PAGE EXTRACT ::
Wednesday, August 25th, 2010 | Author:

It’s been a long couple weeks, but I’m finally getting back on my feet.  Turns out that a new thyroid medication was reeking havoc with my fibromyalgia, causing overdose symptoms.  Eewww!!  Anyhow, that’s done and here I am to thank all of you for your prayers and notes of encouragement.  It’s nice to know you’ve got my back.  :)   I’ve got some catching up to do, but I hope to make the rounds in the next few days.

I recently had a discussion on a Christian forum I joined earlier this summer.  The other party’s most recent post included the following, in reference to the pledge of allegiance, which he insists is a prayer:

Indivisible means we can never be separated from our God who rules over us.

While I agree that individual, born-again believers cannot be separated from God, regular readers who have seen my many, many posts about various aspects of church and state will know that I don’t count America, the nation, in that number.

At the mini level, “indivisible” was included by Bellamy when he wrote the pledge in 1892, not because our country couldn’t be separated from God, but to reinforce the notion that America is “One Nation which the Civil War was fought to prove.”

At the macro level, while our country may or may not have been formed as “the direct result of the providence of God,” I find it impossible to believe that God is currently directing our government to murder over 50 million unborn babies or thousands of innocent civilians in Iraq and Afghanistan.  There is an immeasurable difference between God and America, and I believe strongly that we will be required to choose which is first in our lives.

As so often happens when an issue is at the front of my mind, I came across a reference that applies.  I’ve been reading an excellent series at Herescope by Pastor Anton Bosch, who has long held my respect, titled The Money God.  The whole series is worth your time, but in Part III, The Political Kingdom, here is part of what he had to say:

Throughout the 3-year ministry of Jesus, his disciples and the multitudes who followed Him, expected Him to establish a material, political Kingdom. It is likely that a number of the Twelve followed Jesus because of this expectation. Several of them were of the party called the “Zealots.” Simon is specifically named a Zealot (Luke 6:15). And in addition there is evidence that Simon Peter, John, James and Judas (Iscariot) were all Zealots. According to the first-century Jewish historian Josephus, the Zealots were one of the political parties of the day. (The others were the Pharisees, Sadducees and the Essenes – the Zealots had broken away from the Pharisees.) The Zealots were on the extreme right of the political spectrum, and they were called Zealots because of their zeal for national Israel and their hatred of Roman domination.

Throughout the ministry of Jesus there is evidence that the Twelve expected Him to establish a material Kingdom immediately: “they thought the Kingdom of God would appear immediately” (Luke 19:11). In response, Jesus tells the parable about a nobleman who went away to receive a Kingdom, thus indicating that He had to go away, receive His kingdom, and then return (Luke 19:12-27). The request by James and John, through their mother, for the second and third positions of political power in the Kingdom (Matthew 20:21) was also based on the anticipation of an immediate, literal Kingdom.

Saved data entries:
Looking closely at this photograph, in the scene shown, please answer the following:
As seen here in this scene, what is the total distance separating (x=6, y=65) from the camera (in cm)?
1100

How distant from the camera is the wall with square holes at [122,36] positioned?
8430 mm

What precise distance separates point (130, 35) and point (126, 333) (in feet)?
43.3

==

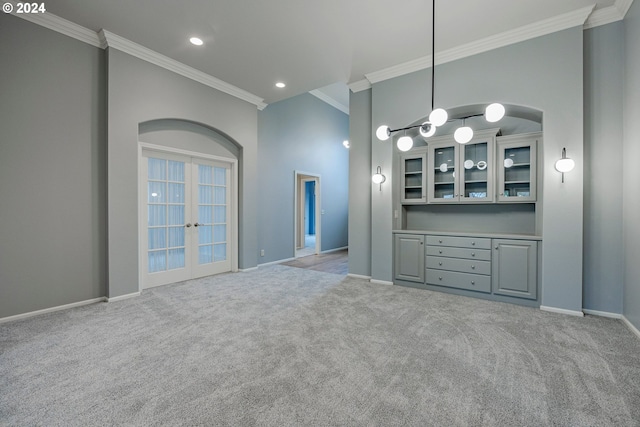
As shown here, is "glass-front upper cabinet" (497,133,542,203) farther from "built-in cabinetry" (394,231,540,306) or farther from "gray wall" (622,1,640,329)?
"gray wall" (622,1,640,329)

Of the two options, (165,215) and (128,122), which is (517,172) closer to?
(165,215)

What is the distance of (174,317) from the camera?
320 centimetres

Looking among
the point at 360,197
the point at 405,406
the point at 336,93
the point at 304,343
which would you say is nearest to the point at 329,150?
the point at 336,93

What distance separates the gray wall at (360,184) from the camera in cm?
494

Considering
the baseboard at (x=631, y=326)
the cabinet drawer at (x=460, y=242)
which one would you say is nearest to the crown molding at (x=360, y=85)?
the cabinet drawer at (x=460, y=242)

--

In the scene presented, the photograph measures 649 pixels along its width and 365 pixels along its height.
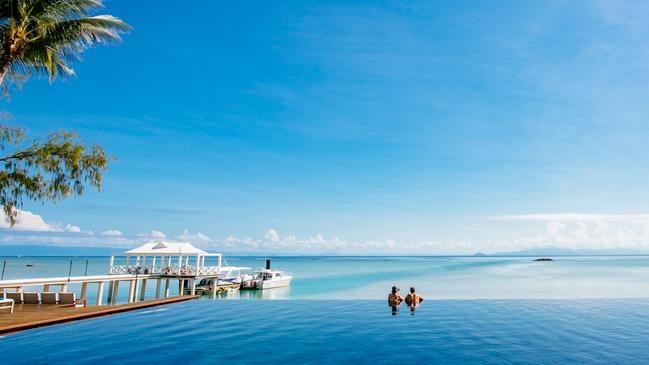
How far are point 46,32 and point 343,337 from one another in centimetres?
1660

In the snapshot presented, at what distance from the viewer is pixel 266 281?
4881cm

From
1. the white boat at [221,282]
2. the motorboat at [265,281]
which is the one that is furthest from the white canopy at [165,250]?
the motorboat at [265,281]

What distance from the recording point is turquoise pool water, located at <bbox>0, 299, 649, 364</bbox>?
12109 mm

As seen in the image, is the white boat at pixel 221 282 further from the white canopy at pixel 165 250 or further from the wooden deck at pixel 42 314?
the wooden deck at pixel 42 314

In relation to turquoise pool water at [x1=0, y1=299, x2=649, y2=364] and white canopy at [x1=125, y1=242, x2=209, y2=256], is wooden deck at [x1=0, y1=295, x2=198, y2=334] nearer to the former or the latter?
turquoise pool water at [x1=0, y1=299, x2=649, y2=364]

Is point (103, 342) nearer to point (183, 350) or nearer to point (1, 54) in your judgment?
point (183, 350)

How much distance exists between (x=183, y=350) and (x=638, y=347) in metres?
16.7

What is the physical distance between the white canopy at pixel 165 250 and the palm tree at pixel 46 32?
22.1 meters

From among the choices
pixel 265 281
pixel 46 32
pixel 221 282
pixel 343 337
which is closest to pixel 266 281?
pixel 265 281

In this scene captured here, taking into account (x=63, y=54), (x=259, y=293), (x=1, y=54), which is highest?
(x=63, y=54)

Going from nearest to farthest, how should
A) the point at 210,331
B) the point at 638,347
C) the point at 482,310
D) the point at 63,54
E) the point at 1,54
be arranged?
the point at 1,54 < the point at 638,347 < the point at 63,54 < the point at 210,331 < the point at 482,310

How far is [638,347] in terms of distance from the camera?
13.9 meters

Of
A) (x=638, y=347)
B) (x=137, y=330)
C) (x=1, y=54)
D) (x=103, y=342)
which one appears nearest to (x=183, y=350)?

LIST OF TASKS ::
#1 According to the blog post, why did Bellamy put "indivisible" in the pledge when he wrote it in 1892?
#2 Pick up the blog post about the pledge of allegiance after its final sentence and continue it.

EXPECTED RESULTS ::
#1 Bellamy included "indivisible" to reinforce the idea that America is "One Nation which the Civil War was fought to prove." The post says it was not meant to claim that the country could never be separated from God.

#2
Jesus frequently tried to discourage the Twelve, and others, from thinking about the Kingdom as a literal and material Kingdom. Sometimes He did so by inference, teaching that the Kingdom was made up of the meek and that the greatest in the Kingdom were little children. But He also demonstrated unequivocally that he had not come to remove the Romans. This He did by paying taxes and teaching obedience to the Romans (Matthew 5:41), even allowing them to crucify Him. But Jesus also taught very specifically that the Kingdom would be taken from the Jews and given to others (Matthew 21:43), thus removing all doubt about a revival of the state of Israel.

Matthew 21:43 caught my attention:

Therefore I say to you, the kingdom of God will be taken away from you and given to a people, producing the fruit of it.

This brought to mind this passage:

If the first piece of dough is holy, the lump is also; and if the root is holy, the branches are too. But if some of the branches were broken off, and you, being a wild olive, were grafted in among them and became partaker with them of the rich root of the olive tree, do not be arrogant toward the branches; but if you are arrogant, remember that it is not you who supports the root, but the root supports you. You will say then, “Branches were broken off so that I might be grafted in.” Quite right, they were broken off for their unbelief, but you stand by your faith. Do not be conceited, but fear; for if God did not spare the natural branches, He will not spare you, either. Behold then the kindness and severity of God; to those who fell, severity, but to you, God’s kindness, if you continue in His kindness; otherwise you also will be cut off. And they also, if they do not continue in their unbelief, will be grafted in, for God is able to graft them in again. (Romans 11:16-23)

God does not love Americans more than He loves the Jewish people.  It is pure arrogance to think that America can never be separated from Him.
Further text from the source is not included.